Our primary goal in this research was to evaluate the fit and performance of a ‘multiple individual risk’ model, where all ACE events are separately entered into a prediction model, in contrast to a ‘cumulative risk model’ approach for predicting adult health outcomes. This research was motivated by observation that the cumulative risk model, while a statistically powerful and parsimonious approach (5), may not be necessarily the best characterization of the impacts of childhood adversity on adult health for all outcomes because it obscures the relative contributions of individual adversity event types.
In contrast, a multiple risk model, while sacrificing information about the general impact of an accumulation of events, will yield information about the relative strength of the associations between individual event types and outcomes. The multiple individual risk model is also more sensitive in that it can allow frequency and severity of specific events to be considered in a statistical model when such information is available, while in a cumulative risk approach a threshold has to be defined for ‘exposure’. Timing, frequency and severity of adverse events are known risk factors for several adult outcomes (33).
Despite the additional information gained from application of a multiple individual risk model, it is virtually absent from the literature, despite two facts that support its use. First, there is a long history of research into the effects of specific abuse types. For example, there is substantial theoretical and empirical support for childhood sexual abuse specifically (compared to other childhood adversities ) as most strongly predictive of several outcomes including suicidality (34), cardiopulmonary symptoms, and obesity (35). The same is supported for the importance of childhood neglect (36). Importantly this earlier body of research most often did not model the co-occurrence of other individual risks. Second, it is well documented that adversity co-occurs in the lives of children and young adults. This finding has been consistent from within the ACEs framework literature (18, 37) and preceding it (38).
We found that the multiple individual risks model was a significantly better fit to the data for the lifetime history of depression outcome only.
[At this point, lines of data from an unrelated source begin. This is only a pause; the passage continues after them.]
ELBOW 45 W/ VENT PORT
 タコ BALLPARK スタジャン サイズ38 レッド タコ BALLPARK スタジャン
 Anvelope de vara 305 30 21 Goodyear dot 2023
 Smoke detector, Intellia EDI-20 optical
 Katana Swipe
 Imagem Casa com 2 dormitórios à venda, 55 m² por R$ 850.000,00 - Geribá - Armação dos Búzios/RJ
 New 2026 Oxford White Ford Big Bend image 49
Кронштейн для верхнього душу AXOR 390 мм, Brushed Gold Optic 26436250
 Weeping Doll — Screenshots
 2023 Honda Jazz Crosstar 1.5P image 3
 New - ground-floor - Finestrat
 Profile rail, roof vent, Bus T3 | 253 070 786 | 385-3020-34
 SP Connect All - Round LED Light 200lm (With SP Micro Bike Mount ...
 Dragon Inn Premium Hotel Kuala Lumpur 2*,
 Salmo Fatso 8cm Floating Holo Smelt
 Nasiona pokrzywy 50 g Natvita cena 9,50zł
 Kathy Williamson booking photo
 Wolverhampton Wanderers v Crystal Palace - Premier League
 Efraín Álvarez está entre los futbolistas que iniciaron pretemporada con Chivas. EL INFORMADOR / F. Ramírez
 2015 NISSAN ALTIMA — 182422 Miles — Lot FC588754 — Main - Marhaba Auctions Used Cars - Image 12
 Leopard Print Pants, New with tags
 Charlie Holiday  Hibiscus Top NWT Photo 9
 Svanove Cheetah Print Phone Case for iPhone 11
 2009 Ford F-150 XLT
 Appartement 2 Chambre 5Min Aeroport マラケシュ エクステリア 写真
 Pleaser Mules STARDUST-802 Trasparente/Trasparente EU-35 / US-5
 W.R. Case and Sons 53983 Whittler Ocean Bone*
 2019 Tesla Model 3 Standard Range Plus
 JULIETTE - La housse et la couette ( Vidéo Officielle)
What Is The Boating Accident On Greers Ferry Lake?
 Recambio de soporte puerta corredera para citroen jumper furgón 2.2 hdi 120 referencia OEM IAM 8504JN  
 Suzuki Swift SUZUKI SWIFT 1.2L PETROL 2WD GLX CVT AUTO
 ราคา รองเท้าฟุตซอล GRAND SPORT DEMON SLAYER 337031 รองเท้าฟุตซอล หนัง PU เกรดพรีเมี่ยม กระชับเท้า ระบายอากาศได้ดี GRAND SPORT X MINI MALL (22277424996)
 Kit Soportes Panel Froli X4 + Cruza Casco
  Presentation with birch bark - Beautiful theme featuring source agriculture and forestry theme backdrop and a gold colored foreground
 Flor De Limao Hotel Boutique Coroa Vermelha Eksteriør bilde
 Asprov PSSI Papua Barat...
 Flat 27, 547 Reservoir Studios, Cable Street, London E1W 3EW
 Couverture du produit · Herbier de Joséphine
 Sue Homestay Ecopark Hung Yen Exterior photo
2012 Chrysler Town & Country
In addition to the significant difference in fit found via hypothesis testing, the MIR model accounted for 21% more variability in the outcome by R2, and an increase in model predictive performance of 17% by the c-statistic. In the case of the other two outcomes, the multiple individual risks model and the cumulative risk model (with categorical coding) were population distinguishable, but not of different fit, and inspection of the other model fit indices reveal little difference in their performance.
This is an intriguing finding that may reflect the fact that among the outcomes we analyzed, current depression may be most strongly related to biased recall for childhood events (39). Also, obesity and cardiac disease can be construed as more ‘biological’ outcomes than depression, and it may be the case that it is, in fact, an accumulation of adversity that predicts ill physical health, but that specific individual events are more strongly predictive of mental health outcomes. This possibility goes unexamined when the cumulative ACE Score is analyzed without a multiple individual risk model analyzed as well.
In the course of the model comparisons in this study, we arrived at a statistically best fit model within each category. For comparisons between models with 11 items (with the 3 sexual ACEs counted separately) and models with 9 items, we found that in all but one case an 11 items model fit better. The exception was in the case of the continuous variable treatment for the depression outcome, which we suspect may be an artifact of the need to include a quadratic term in that model. We also found that coding individuals as exposed who responded that the reported events happened ‘more than once’ was the best fit for the cardiac disease outcome only, for the other two outcomes the response of ‘ever’ happened was the best fit.
For all three outcomes the continuous score treatment (in the cumulative risk model) performed worst. Given the additional statistical and theoretical assumptions required to employ a continuous cumulative risk model, it seems an untenable approach. Overall, we conclude that utilizing the available ACE event predictors with as much information as possible by using all 11 is a reasonable approach in large sample data sources.
Taken together, we interpret these results as suggesting that investigators working with large srACEs data sources should empirically derive the number of items, as well as the exposure coding strategy, that are a best fit for the outcome under study. These analytic processes should be reported in order to improve the rigor and reproducibility of findings. From the perspective of information gained, these analytic choices can be seen not just as initial steps in data analysis, but also that their result confers additional information about the relationship between adversity and outcomes. Additionally, we suggest that unadjusted univariate associations between ACEs and outcomes (which are often reported in research publications) be supplemented with estimation of the ‘multiple individual risk’ model in studies that implement a cumulative ACE Score. This process yields additional information about ACE-health relationships. It may be premature to assume in all cases that the ACE-health effect is cumulative, rather in some cases it may be that the individual additive effects of specific events are a better predictor.